(Saved entries)
# # #

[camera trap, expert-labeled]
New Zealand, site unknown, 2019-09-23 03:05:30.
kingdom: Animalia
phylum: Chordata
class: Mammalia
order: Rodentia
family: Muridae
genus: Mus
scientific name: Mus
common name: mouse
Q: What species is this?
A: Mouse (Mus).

# # #

What is needed:
Each of the records should be written out precisely as given.

Exercise answer:
[camera trap, expert-labeled]
New Zealand, site unknown, 2019-09-23 03:05:30.
kingdom: Animalia
phylum: Chordata
class: Mammalia
order: Rodentia
family: Muridae
genus: Mus
scientific name: Mus
common name: mouse
Q: What species is this?
A: Mouse (Mus).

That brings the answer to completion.